▶ **SELECTED TEXT**:

Before we get too deep into this I want to share one little tidbit of info. In case you don’t know it yet, 1db equals 1LU or loudness unit. All the loudness meters measure in LU, so this is handy to know.

I suggest that you do a little research on loudness meters and pick the one that you think will work best with your style. Waves has WLM Plus, Dolby has one, TC Electronics has one, and iZotope has the Insight Metering Suite.

I use both the Insight Metering Suite and Waves WLM Plus because they speed up my workflow, give me easy readouts of all the information I want, and have a reputation of being even more accurate than the Dolby meters. I also have had excellent experience with other iZotope and Waves software, so I trust them to deliver a top of the line industry tool.

The beauty of using a loudness meter like Insight or WLM Plus is that it has all the presets with the standards worked out for you. If you are mixing for the USA it has those, if you are mixing for the UK or Japan, it has those. If your market’s standards are not represented you can make your own preset. I’m in the USA so I chose the simple US meter preset. This gives you a max peak of -2db, a program average target of -24LU and a dynamic range target of 14LU.

There are a ton of features on the different meters, but that is for another article. Basically, they shows you your targets, and gives you clear readouts of overs and unders, and where you need to go back and refine. A good loudness meter will make your life easy and remove any worry you have of getting your program mix rejected for peaks over the broadcast standards.

Calibrate Your Control Room

SPL meter

What does this mean, and how do I do this? What we mean in this case is to set the actual listening volume in your control room to a standard that will respond to the dynamic range of a mix in a similar fashion to your target venue. In this case a theater environment. There are different calibration settings for different purposes. Here we will describe a calibration that works for the mid to small sized control rooms, and specifically for mixing film and broadcast material.

How you do this is actually way more simple than it sounds.

1. Get a full frequency spectrum pink noise .wav file. (Right click to download this pinknoise file).

▶ **REQUIRED TASKS**:
1 – Answer these questions about the article on loudness meters and control room calibration:
(a) What unit does the article say 1 dB equals?
(b) Which two loudness meters does the writer use?
(c) What program average target does the simple US meter preset give?
2 – Continue the article on loudness meters and control room calibration from the point where it stops.

▶ **Spatial reasoning data**:
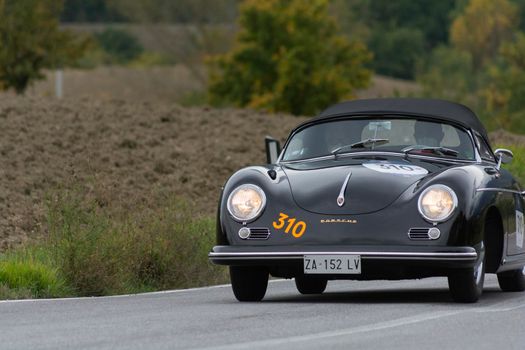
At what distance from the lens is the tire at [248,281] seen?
40.7 feet

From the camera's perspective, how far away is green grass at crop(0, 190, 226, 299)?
44.1 ft

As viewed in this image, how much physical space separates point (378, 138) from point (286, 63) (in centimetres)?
4762

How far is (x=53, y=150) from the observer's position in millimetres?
29422

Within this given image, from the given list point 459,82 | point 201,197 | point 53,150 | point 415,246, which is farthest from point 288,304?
point 459,82

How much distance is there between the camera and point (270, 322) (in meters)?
10.2

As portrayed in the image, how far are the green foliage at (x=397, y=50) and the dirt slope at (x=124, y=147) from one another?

▶ **ANSWERS TO THE EXERCISES**:
1 –
(a) 1 LU, or loudness unit.
(b) The iZotope Insight Metering Suite and Waves WLM Plus.
(c) -24 LU.

2 –
2. Drop this file into a free track in your DAW, and set your session to loop this file.
3. Hopefully you have already gotten a hold of a loudness metering solution like Waves WLM Plus or Izotope Insight. If not, get it now. The reason to use this instead of the regular meters in your DAW is that these dedicated meters are far more accurate.
4. Adjust the volume of your pink noise track while watching your loudness meter. Set your pink noise to have a max peak of -20db.
5. Now set up an SPL meter in your listening position with the mic at what would be your ear level. Many SPL meters can be attached to a camera tripod for easy positioning. Set the mode to “slow”, select the readout “high”, and db mode “C”
6. While the pink noise that you set to -20db is playing, slowly adjust the volume control of your reference monitors. Bring the volume up until your SPL meter is reading 79db. Mark this position on your volume knob or fader. Now slowly bring the volume up to 85db, and mark this position as well. In mid to small rooms do this with both monitors at once. In larger rooms you would do each speaker individually.

Congratulations you have just calibrated your control room for mixing a film!

Many in the industry suggest mixing sound for film at 85dB, but in the smaller room environments this can be too loud, causing ear fatigue and other issues. I suggest mixing at 79dB, and when you think you are done, do one or two passes through at 85dB to double check. This should give you a fairly accurate listening environment without the ear fatigue. In larger rooms you may be able to mix at the 85dB level, and in really big rooms you would calibrate each speaker individually. Now when you listen through the program if elements are too loud bring them down, too quiet bring them up. Trust your ears.

Make Sure That You Get The Final, Final, and I Mean FINAL Picture Lock to Work With!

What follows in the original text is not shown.